19/02/2026
En el sector inmobiliario, las relaciones se construyen sobre bases claras 𝐝𝐞𝐬𝐝𝐞 𝐮𝐧 𝐥𝐮𝐠𝐚𝐫 𝐝𝐞 𝐫𝐞𝐬𝐩𝐞𝐭𝐨, 𝐜𝐥𝐚𝐫𝐢𝐝𝐚𝐝 𝐲 𝐞́𝐭𝐢𝐜𝐚 𝐩𝐫𝐨𝐟𝐞𝐬𝐢𝐨𝐧𝐚𝐥.
Cada solicitud, cada interacción y cada proceso merecen ser atendidos con profesionalismo, validación de la información y trato digno, independientemente del rol que cada persona desempeñe.
Hoy viví una situación que me deja una enseñanza clara y necesaria de compartir.

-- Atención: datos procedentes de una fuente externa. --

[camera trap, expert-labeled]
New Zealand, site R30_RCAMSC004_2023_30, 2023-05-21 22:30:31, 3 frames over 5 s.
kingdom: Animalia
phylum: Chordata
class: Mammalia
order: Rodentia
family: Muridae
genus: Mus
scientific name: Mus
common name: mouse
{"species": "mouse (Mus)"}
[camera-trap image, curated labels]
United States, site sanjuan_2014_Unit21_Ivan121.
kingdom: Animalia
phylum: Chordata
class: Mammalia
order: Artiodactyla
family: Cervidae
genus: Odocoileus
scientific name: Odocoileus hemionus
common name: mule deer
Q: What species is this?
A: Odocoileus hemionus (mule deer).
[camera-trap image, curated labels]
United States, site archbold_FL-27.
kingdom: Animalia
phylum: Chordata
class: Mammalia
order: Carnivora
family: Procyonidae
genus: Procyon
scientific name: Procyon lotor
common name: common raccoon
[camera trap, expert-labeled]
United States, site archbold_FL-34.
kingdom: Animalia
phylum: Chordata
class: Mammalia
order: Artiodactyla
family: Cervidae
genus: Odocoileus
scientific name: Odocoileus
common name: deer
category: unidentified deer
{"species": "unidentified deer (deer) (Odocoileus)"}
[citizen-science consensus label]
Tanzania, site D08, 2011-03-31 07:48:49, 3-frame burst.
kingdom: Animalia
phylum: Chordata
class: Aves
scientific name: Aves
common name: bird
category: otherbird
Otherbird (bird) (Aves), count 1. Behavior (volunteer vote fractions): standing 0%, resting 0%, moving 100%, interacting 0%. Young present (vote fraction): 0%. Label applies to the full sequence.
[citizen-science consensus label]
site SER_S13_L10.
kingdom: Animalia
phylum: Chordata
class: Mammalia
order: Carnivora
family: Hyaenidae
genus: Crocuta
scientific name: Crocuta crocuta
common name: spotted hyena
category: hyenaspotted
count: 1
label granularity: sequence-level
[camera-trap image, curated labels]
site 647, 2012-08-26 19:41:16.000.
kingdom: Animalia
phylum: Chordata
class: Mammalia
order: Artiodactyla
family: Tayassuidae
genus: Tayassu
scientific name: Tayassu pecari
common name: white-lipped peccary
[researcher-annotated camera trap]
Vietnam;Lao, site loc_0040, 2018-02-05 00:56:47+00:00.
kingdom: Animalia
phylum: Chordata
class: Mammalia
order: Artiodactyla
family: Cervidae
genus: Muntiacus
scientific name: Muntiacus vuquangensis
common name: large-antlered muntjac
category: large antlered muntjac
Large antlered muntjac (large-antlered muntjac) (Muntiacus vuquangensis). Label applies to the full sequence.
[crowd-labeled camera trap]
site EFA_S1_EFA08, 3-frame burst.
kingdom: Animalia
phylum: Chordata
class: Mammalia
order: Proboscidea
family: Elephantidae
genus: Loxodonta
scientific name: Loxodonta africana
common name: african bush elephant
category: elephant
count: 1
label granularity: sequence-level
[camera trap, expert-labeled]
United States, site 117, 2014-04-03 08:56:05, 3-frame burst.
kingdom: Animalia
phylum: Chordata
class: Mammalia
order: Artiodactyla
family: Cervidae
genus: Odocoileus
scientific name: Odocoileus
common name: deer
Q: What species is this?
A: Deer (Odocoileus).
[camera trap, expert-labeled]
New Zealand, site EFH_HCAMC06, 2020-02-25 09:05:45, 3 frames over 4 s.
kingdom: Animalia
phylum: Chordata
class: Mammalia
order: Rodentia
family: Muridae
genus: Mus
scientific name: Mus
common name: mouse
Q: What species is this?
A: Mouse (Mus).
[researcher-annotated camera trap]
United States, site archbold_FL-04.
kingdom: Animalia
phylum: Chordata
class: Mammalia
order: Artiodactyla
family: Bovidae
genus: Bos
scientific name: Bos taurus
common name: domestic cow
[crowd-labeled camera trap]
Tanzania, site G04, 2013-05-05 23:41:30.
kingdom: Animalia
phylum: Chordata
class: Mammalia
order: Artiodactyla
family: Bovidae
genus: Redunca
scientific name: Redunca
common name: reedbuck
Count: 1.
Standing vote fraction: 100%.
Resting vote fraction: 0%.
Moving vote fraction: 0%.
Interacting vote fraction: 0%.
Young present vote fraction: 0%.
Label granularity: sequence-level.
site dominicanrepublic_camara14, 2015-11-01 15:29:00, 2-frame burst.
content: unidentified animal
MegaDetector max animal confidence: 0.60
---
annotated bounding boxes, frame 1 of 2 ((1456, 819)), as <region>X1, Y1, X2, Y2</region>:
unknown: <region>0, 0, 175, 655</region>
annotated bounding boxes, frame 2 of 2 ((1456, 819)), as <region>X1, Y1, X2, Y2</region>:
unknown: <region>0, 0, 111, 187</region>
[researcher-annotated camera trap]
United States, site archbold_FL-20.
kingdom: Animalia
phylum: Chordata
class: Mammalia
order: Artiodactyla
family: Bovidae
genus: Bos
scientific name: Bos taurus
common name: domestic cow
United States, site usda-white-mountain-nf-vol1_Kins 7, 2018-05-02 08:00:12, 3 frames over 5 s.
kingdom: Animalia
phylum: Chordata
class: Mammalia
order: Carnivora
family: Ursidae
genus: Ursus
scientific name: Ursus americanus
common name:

Solicité que se dejara de promocionar una propiedad de mi titularidad y que se bajara la publicidad, por segunda vez después de más de 6 meses de haberla solicitado anteriormente.
Ante una solicitud legítima como propietaria para detener la promoción de un inmueble de mi titularidad, la respuesta recibida fue:
“𝐍𝐨 𝐞𝐫𝐞𝐬 𝐥𝐚 𝐝𝐮𝐞𝐧̃𝐚, 𝐞𝐫𝐞𝐬 𝐏𝐮𝐥𝐩𝐩𝐨.”
Y es importante dejar algo claro:
Ser 𝐀𝐬𝐞𝐬𝐨𝐫 𝐈𝐧𝐦𝐨𝐛𝐢𝐥𝐢𝐚𝐫𝐢𝐨 no excluye la condición de 𝐩𝐫𝐨𝐩𝐢𝐞𝐭𝐚𝐫𝐢𝐨.
Una figura no invalida la otra.
Y en cualquier relación profesional, lo correcto siempre será 𝐯𝐚𝐥𝐢𝐝𝐚𝐫, 𝐜𝐨𝐧𝐟𝐢𝐫𝐦𝐚𝐫 𝐢𝐧𝐟𝐨𝐫𝐦𝐚𝐜𝐢𝐨́𝐧 𝐲 𝐜𝐨𝐦𝐩𝐫𝐞𝐧𝐝𝐞𝐫 𝐞𝐥 𝐜𝐨𝐧𝐭𝐞𝐱𝐭𝐨 𝐚𝐧𝐭𝐞𝐬 𝐝𝐞 𝐞𝐦𝐢𝐭𝐢𝐫 𝐣𝐮𝐢𝐜𝐢𝐨𝐬 𝐨 𝐫𝐞𝐬𝐩𝐮𝐞𝐬𝐭𝐚𝐬.
Más allá de esta situación puntual, hay un principio mayor que rige toda actividad profesional:
👉 𝐄𝐥 𝐫𝐞𝐬𝐩𝐞𝐭𝐨 𝐧𝐨 𝐞𝐬 𝐨𝐩𝐜𝐢𝐨𝐧𝐚𝐥.
👉 La forma de comunicar también es profesionalismo.
👉 La ética no depende del cargo ni del rol.
Porque en el sector inmobiliario, la reputación no se construye sólo con operaciones, se construye con valores, trato humano y responsabilidad institucional.
La verdadera autoridad se ejerce con educación.
La verdadera profesionalización se demuestra en la forma.